I am highly motivated and proactive at developing my knowledge and in advancing my experience. Over the past year, I have dived my expertise in the pool of ML and AI. Since I find these concepts extremely inquisitive, most of my course work is related to this field. I cannot put into words how excited I am about the application of robotics in various areas and how it can improve the world around us.
When I'm not in front of a computer screen dipped into robotics, I'm probably traveling, cooking, or playing sports.
SFM is about reconstructing a whole 3D scene and simultaneously obtaining camera poses from a set of images taken by a monocular camera at different locations and positions of a scene. The problem here is often referred to as Structure from Motion (SFM).
An unsupervised learning approach for predicting the monocular depth and ego-motion from the video sequences. I improved the end-to-end learning approach presented in SfMLearner. In contrast to the original SfMLearner, our training data was limited to a subset of the original KITTI dataset. I used ResNet architecture for depth estimation, with SSIM and forward-backward consistency loss, which is from GeoNet. The evaluations and comparison showed the effectiveness of my approach, which improved the abs_rel depth metric of SfMLearner by 18%.
An end-to-end pipeline of swapping two faces in a video, by using both classical (Dlib library) and deep-learning (PRNet) methods for getting facial fiducials. The Face Swap in two scenarios is shown, first between two faces in the same video and in second, a face in a video with a face in from given image. The resulting videos can be viewed here.
In this project, two or more images were stitched together into one seamless panorama image. The estimation of homography between the pictures performed in both classical (Harris corners, RANSAC) and deep-learning methods (HomographyNet). The deep-learning approach had both supervised (HomographyNet) and unsupervised methods. Although, the deep-learning techniques were able to provide satisfactory results on the synthetic data but not between two images to be stitched. Hence, I performed the stitching of images using the classical approach.

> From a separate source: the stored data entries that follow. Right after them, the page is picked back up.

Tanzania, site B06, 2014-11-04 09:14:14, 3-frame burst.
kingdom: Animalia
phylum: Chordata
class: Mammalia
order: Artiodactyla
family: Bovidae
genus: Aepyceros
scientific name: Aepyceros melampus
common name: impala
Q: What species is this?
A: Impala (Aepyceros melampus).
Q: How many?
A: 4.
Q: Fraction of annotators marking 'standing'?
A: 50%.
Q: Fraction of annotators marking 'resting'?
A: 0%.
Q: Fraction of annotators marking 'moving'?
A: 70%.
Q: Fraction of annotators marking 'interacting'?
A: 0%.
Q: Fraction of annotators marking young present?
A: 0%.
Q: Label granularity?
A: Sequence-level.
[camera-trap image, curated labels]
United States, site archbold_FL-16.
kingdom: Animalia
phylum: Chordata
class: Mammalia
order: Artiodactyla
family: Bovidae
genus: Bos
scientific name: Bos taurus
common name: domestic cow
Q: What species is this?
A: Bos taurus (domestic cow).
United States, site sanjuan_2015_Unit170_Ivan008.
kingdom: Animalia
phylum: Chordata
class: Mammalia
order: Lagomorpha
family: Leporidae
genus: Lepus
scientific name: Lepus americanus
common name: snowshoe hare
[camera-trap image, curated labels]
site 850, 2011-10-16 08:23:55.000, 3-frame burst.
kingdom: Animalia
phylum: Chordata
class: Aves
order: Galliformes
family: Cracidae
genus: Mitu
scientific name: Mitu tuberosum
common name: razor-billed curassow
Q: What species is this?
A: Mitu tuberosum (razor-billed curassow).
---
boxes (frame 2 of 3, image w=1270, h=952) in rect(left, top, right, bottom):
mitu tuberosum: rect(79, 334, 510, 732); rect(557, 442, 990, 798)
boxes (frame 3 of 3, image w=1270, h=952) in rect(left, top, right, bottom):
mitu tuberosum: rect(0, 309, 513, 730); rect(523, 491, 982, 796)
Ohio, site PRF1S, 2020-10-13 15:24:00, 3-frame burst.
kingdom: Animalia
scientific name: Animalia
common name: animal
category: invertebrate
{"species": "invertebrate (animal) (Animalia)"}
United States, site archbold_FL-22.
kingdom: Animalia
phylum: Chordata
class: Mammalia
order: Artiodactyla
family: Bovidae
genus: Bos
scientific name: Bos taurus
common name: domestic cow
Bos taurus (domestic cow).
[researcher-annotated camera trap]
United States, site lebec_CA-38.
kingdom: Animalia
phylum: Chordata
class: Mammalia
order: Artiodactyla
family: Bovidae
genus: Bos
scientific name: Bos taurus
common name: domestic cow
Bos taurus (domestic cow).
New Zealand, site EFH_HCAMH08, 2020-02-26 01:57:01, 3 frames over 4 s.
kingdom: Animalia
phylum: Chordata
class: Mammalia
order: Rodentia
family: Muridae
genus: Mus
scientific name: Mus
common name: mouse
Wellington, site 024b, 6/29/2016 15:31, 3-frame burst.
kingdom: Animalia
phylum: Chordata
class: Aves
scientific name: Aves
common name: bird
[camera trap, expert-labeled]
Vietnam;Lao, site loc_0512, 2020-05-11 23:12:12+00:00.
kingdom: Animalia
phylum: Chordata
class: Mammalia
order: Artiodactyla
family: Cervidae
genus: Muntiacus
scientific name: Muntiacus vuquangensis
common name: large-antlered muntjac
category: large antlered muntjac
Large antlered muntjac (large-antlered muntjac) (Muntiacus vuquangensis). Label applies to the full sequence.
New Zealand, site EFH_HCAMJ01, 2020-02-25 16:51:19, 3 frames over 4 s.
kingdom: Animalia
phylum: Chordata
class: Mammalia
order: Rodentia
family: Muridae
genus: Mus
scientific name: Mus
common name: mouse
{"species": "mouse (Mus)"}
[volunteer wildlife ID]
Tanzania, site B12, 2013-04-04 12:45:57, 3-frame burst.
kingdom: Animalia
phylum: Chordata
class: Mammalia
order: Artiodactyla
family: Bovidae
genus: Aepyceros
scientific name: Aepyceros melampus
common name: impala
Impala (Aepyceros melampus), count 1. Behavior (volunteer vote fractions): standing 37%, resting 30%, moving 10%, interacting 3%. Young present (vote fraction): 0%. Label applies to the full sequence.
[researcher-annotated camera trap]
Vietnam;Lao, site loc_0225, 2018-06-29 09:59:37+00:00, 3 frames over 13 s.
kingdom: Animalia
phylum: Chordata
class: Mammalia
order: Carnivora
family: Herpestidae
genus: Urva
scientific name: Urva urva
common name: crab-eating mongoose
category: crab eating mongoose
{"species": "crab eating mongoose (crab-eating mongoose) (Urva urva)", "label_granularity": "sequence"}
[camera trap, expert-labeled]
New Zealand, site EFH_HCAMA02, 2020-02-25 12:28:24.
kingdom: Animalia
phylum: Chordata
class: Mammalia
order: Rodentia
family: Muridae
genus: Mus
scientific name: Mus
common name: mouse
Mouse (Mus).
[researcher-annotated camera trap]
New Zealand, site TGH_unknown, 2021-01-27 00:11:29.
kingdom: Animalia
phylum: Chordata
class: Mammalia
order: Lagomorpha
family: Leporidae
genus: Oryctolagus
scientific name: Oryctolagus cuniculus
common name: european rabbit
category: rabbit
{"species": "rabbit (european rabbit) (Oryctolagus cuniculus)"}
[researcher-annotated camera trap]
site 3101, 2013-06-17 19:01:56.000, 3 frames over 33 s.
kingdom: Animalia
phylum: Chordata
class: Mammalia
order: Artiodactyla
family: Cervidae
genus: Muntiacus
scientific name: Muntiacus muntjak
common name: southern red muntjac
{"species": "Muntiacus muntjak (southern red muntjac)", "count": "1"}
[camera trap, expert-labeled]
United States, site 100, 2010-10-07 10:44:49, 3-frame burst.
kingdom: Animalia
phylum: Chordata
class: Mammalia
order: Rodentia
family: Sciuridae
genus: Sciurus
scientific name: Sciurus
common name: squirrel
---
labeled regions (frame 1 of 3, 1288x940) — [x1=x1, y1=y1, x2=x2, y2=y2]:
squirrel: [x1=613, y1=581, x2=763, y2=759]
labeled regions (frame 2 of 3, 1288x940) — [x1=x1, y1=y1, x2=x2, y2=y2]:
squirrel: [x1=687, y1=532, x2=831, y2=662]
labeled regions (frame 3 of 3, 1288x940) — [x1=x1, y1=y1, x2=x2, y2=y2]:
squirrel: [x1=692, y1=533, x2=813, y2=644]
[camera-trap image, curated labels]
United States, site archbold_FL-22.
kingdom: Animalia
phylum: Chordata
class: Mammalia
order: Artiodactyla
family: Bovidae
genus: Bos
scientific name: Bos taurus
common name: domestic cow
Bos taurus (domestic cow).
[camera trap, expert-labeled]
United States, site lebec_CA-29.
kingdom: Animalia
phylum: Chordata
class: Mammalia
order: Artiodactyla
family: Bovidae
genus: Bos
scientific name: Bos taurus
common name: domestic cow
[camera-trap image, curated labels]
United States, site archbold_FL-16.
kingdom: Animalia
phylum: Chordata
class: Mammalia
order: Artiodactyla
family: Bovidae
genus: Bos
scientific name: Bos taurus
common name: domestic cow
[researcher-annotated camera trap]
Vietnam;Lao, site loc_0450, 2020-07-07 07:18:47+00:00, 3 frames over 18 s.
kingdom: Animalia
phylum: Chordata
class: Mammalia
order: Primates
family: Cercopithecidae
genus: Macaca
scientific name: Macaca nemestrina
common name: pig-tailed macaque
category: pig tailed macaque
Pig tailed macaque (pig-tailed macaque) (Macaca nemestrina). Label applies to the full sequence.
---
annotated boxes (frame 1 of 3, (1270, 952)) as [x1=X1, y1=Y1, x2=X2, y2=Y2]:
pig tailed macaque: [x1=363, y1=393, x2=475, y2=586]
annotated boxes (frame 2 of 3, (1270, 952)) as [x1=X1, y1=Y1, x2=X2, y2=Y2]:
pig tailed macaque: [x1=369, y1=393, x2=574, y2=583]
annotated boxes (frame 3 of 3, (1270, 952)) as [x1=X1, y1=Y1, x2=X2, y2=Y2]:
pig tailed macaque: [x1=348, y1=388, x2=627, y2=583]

Lane Detection on a video sequence taken from a moving car. An algorithm was designed to detect lanes on the road and to estimate the road curvature to predict the turns made. The results are in these videos.
In Visual Odometry, by utilizing successive frames of a car's movement, I generated a plot of the camera's trajectory, i.e., the path taken by the vehicle. Non-linear optimizations were performed to achieve the right pose of the camera. The input videos are from the Oxford dataset.
Detection and recognition of the traffic signs are carried out in this project. In the detection stage, a pipeline was made to extract the possible candidates that contained the traffic sign. And the other part was to correctly classify the detected signals using SVM (Support Vector Machine). A video of a moving car converted into the output, in which the signs are identified and labeled accordingly. The SVM was able to classify 62 signs provided correctly with an accuracy of 99.76% on the test data.
Via Path Planning, I Implemented the most popular path planning algorithms used in robotics such as A-Star, Dijkstra, and Simple Breadth-First Search. Also, the picture below is from the implementation of the A-Star algorithm for the differential drive to find the path that the turtle bot had to traverse to reach the goal position while avoiding the obstacles.